Per the paper’s reporting, the cameras have overwhelmingly been purchased through US Department of Housing and Urban Development (HUD) crime-fighting grants under the narrative that heavy surveillance makes housing projects safer. According to WaPo, however, “few” of the law enforcement agencies that were contacted for the report were able to substantiate a link to lowered crime.
Instead, the widespread implementation of this surveillance technology in public housing has mostly resulted in the overzealous monitoring — and policing — of the minutiae of poor Americans’ daily lives. And for some folks, the consequences have been dire.
“It got to the point where it was like harassment,” 33-year-old single mother Tania Acabou, who was evicted from a surveillance-happy New Bedford, Massachusetts project for a comically trivial offense back in 2021, told WaPo.
Per WaPo, surveillance footage bolstered the New Bedford housing authority’s eviction claim that Acabou had broken a policy regarding how often a guest could visit overnight; the guest in question was her ex-husband, who Acabou says was there babysitting their shared child while she, a bus driver by day, was attending night classes to become a lab tech.

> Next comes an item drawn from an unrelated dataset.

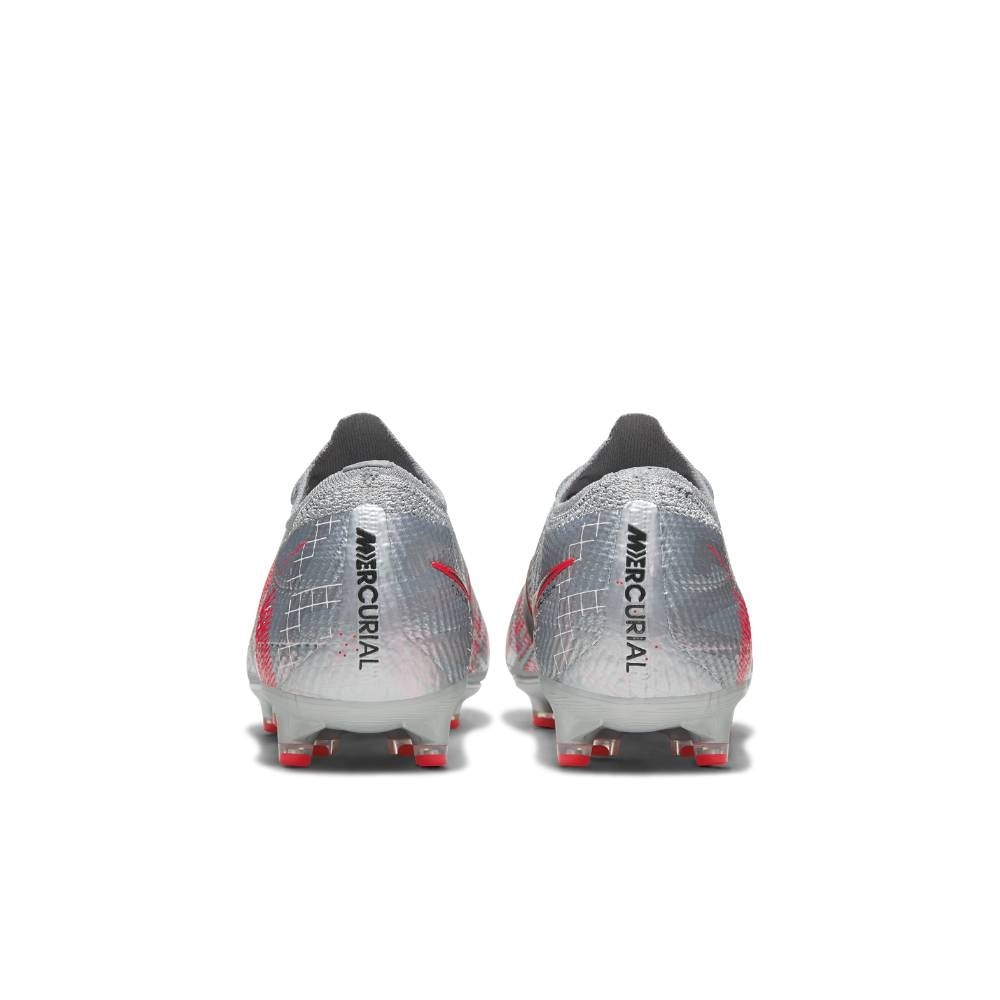 Nike Mercurial Vapor 13 Elite AG-Pro Fotballsko Neighbourhood Pack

“They really made my life hell,” she added.
But despite WaPo’s finding that there’s little to no evidence to support that the tech effectively deters crime, the folks in charge of the projects seem convinced otherwise.
“I am one of the arms of the police department,” John Stasiulewicz, a former police detective who runs security for a public housing authority in Steubenville, Ohio, told WaPo. “I give them information and they act on it.”
In Steubenville, the disparity between cameras in housing projects and the rest of the town is staggering. Area police told WaPo that they’ve installed 100 cameras throughout the town; Stasiulewicz, meanwhile, claims to monitor 161 cameras in public housing alone.
By WaPo’s math, that means that public housing inhabitants, who according to census records are three times more likely to be Black than other Steubenville residents, are “25 times more likely to have their daily lives observed by government-controlled cameras.”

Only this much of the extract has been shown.